* Data supplied
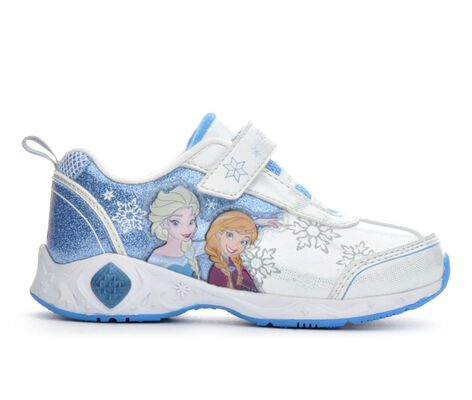 Girls' Disney Frozen 6 5-12 Light-Up Shoes
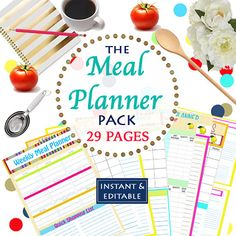 Plan your meals and diet in advance to have a plan when those cravings strike!  INSTANT Download - Menu Planner Printables -  Meal Planning Organization - Home Management Binder - 29 Documents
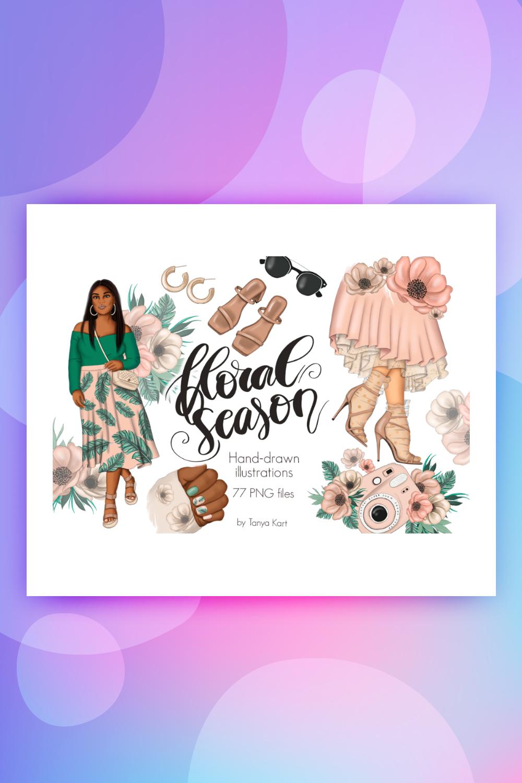Floral Season Clipart Illustration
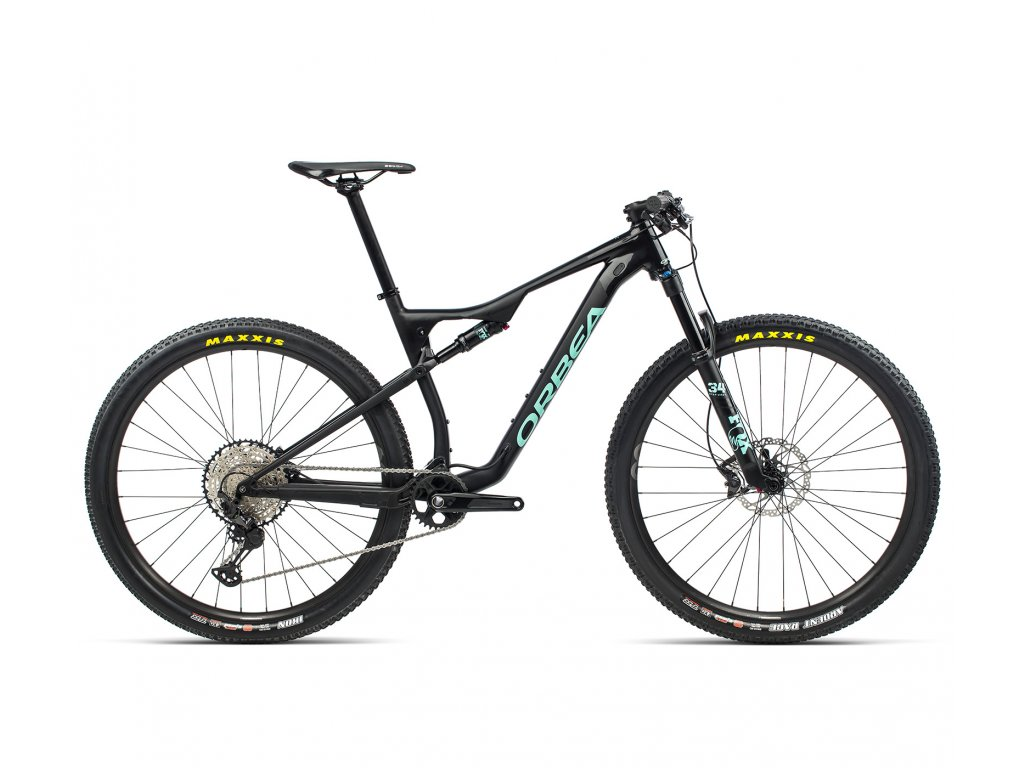 Orbea OIZ H20 Black-Ice Green 2021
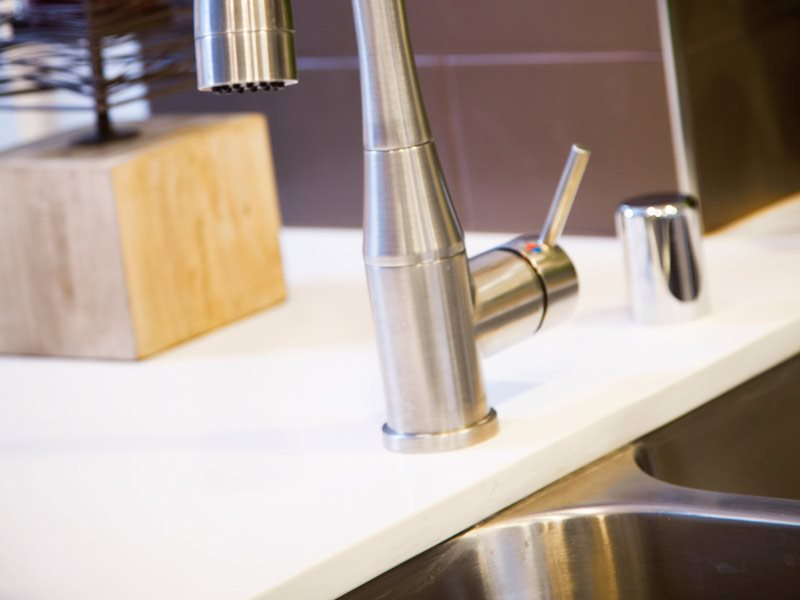The-Marke-Interiors-Kitchen-Sink-M5-Apartments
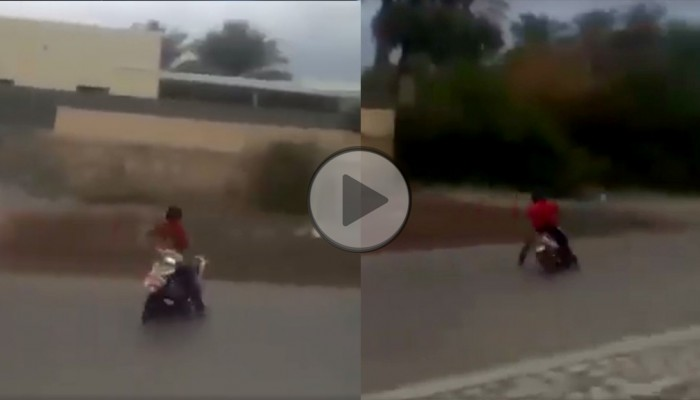 Zakręcony drift skuterem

* What you should do
Return exactly the lines from the one with "Orbea OIZ H20 Black-Ice Green 2021" through the last line of the entries above, both ends included. No pictures may appear in the copy.

* Output for this exercise
 Orbea OIZ H20 Black-Ice Green 2021
The-Marke-Interiors-Kitchen-Sink-M5-Apartments
 Zakręcony drift skuterem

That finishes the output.